Ways to say I love you? Plane tickets and they’re expensive? Problems but I’m sure we can fix them?
“Asher — are you saying what I think you’re saying?” My feet flip flop against the pavement even though I’m not going anywhere. And, apparently, neither is this relationship. Fifteen minutes ago I thought about breaking up with him but it feels much worse now, having him do it.
“I never planned on falling for someone — you — so soon after being in a relationship — and it’s not your fault, that’s not what I’m implying here.”
“I didn’t even know about that relationship,” I say it like relationship is synonymous with rabies.
“Of course you didn’t — we just got swept up in the magic of your being here and…”
“You make it sound like it wasn’t real,” I fight off crying because I don’t want to be that girl crying while sitting outside talking on her cell phone, and I can’t go to the car because then I’d have to walk and cry and the air conditioning is broken so I would overheat.
“Remember when we were on the houseboat, lying there, having that discussion?”
I nod and say, “Yeah.” It seems like one of those memories now that I’ll always be able to describe but that feels impossibly far away, like those photos Mable showed me of her and my dad before I was born.
“I want that —”
“I want that, too,” I say.
“But I want it all the time — the long-distance part of this won’t work for me. It feels wrong. It’s like I walk around missing you and so I’m not really in my life here.”
“So it’s worth trashing it all because you can’t have it every day?”
“Most of life is every day, Love.” Asher sighs.
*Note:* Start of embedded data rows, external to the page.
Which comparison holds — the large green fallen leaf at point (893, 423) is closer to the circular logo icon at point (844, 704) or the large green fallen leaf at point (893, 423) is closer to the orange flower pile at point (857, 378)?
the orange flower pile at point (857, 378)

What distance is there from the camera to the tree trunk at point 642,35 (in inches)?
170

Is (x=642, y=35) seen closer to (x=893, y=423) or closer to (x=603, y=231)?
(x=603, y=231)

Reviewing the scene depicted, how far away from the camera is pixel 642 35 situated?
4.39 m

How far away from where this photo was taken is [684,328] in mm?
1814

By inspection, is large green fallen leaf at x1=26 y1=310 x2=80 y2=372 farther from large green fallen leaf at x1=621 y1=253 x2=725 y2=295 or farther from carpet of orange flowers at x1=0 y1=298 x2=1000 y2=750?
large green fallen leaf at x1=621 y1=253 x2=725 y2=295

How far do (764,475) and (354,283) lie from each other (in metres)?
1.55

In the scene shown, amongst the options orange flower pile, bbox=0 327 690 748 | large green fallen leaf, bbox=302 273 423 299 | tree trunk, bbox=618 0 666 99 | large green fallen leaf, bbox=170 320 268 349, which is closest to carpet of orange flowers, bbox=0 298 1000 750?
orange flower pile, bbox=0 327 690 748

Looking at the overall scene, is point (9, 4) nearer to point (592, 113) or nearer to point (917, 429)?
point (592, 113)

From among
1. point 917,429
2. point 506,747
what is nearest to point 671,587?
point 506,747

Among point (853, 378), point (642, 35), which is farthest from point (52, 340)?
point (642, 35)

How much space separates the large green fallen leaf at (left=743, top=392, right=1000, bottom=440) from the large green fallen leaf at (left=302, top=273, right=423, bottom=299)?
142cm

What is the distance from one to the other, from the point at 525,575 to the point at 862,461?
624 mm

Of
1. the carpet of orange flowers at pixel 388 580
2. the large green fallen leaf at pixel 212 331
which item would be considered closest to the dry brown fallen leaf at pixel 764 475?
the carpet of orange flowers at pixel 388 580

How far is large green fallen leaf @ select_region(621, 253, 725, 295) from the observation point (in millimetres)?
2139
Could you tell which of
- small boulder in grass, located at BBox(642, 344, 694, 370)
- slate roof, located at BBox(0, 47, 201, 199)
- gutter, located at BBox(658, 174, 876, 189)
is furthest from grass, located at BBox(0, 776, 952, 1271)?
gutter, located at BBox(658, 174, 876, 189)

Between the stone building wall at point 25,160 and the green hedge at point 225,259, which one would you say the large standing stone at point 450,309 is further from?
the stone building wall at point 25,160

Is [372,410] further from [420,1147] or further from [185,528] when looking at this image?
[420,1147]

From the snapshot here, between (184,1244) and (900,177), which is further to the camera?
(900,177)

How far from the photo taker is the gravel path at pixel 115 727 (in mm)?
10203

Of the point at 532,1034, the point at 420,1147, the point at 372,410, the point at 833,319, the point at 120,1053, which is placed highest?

Or maybe he’s crying, I can’t tell. “And I just don’t want to feel bad all the time because I’m not calling you or haven’t booked a ticket and even if I did visit it would just be a band aid for the larger cut.”
“The way you say it makes sense,” I say and let him hear me cry. “But it feels wrong to break up.”
“Then perhaps we could call it something else,” Asher suggests in his calm English tone.
“Like semantics are going to make this better? What if you visited and we saw how it went, you know, took it as a trial thing?”
“I don’t think that’s a wise idea.” Asher sighs and breaths into the phone. “If I were to see you — to be with you — I’m pretty sure I couldn’t end things at all…”
I sit up straight — taking this as my tiny window of opportunity. “So that’s the answer — let’s be together in person and we’ll realize breaking up isn’t —”
“But it is the answer, Love. For me, anyway.”
“Oh.” I don’t know what else to say. I don’t want to be clingy and needy even though part of me feels exactly that. So I stay quiet until my tears dry, sticky on my face and Asher coughs.